I'm curious about the best way to ensure idempotence when using Cloud DataFlow and PubSub?
We currently have a system which processes and stores records in a MySQL database. I'm curious about using DataFlow for some of our reporting, but wanted to understand what I would need to do to ensure that I didn't accidentally double count (or more than double count) the same messages.
My confusion comes in two parts, firstly ensuring I only send the messages once and secondly ensuring I process them only once.
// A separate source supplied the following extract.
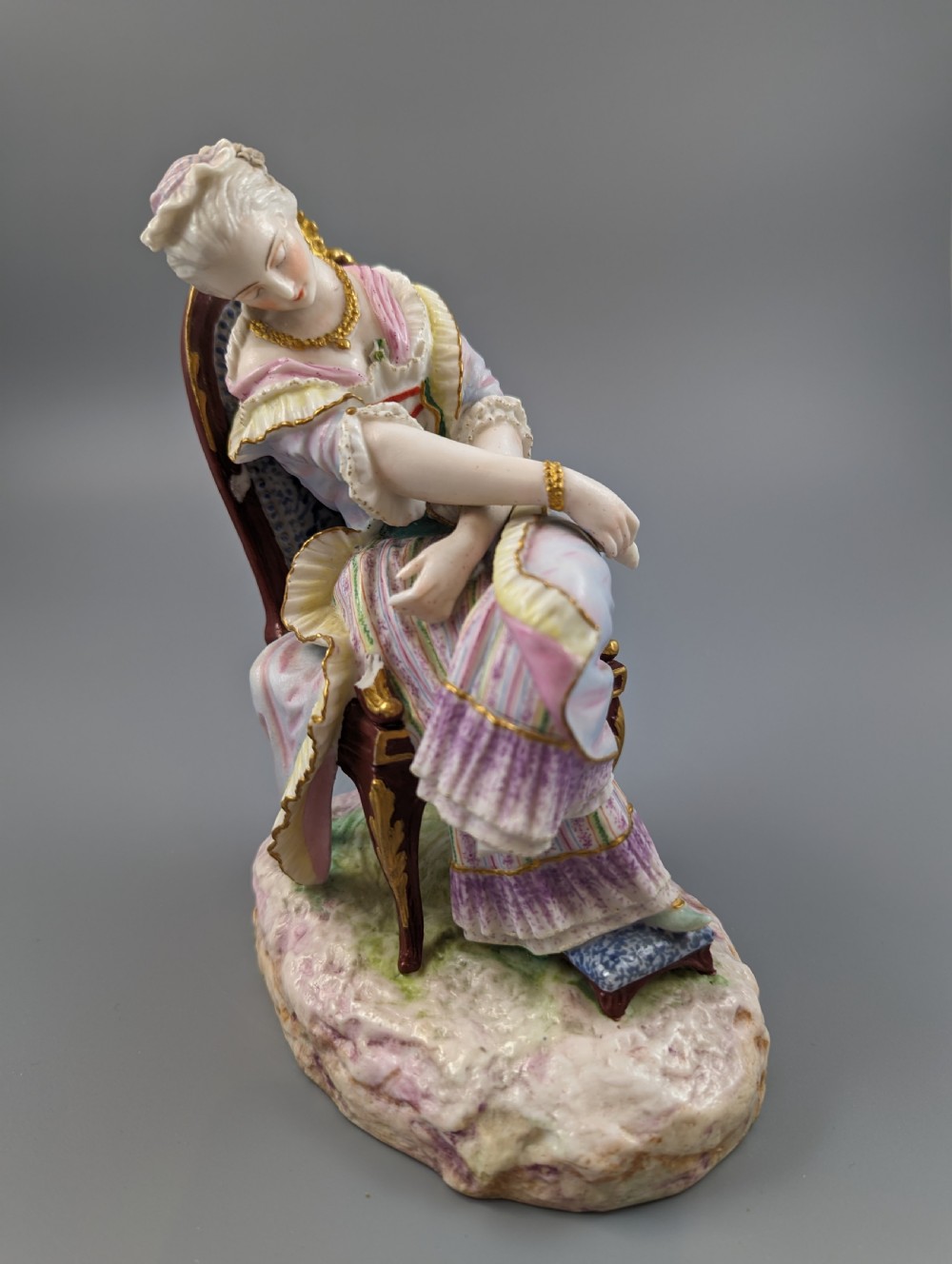 A 19th-century French biscuit porcelain figurine depicting a sleeping lady seated in a chair with pastel pink drapery and gold accents. View VIII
My gut would be as follows:
Whenever an event I'm interested in is recorded in our MySQL database, transform it into a PubSub message and publish it to PubSub. Assuming success, record the PubSub id that's returned alongside the MySQL record. That way, if it has a PubSub id, I know I've sent it and I don't need to send it again. If the publish to PubSub fails, then I know I need to send it again. All good.
But if the write to MySQL fails after the PubSub write succeeds, I might end up publishing the same message to pub sub again, so I need something on the DataFlow side to handle both this case and the case that PubSub sends a message twice (as per https://cloud.google.com/pubsub/subscriber#guarantees).
What's the best way to handle this? In AppEngine or other systems I would have a check against the datastore to see if the new record I'm creating exists, but I'm not sure how you'd do that with DataFlow. Is there a way I can easily implement a filter to stop a message being processed twice? Or does DataFlow handle this already?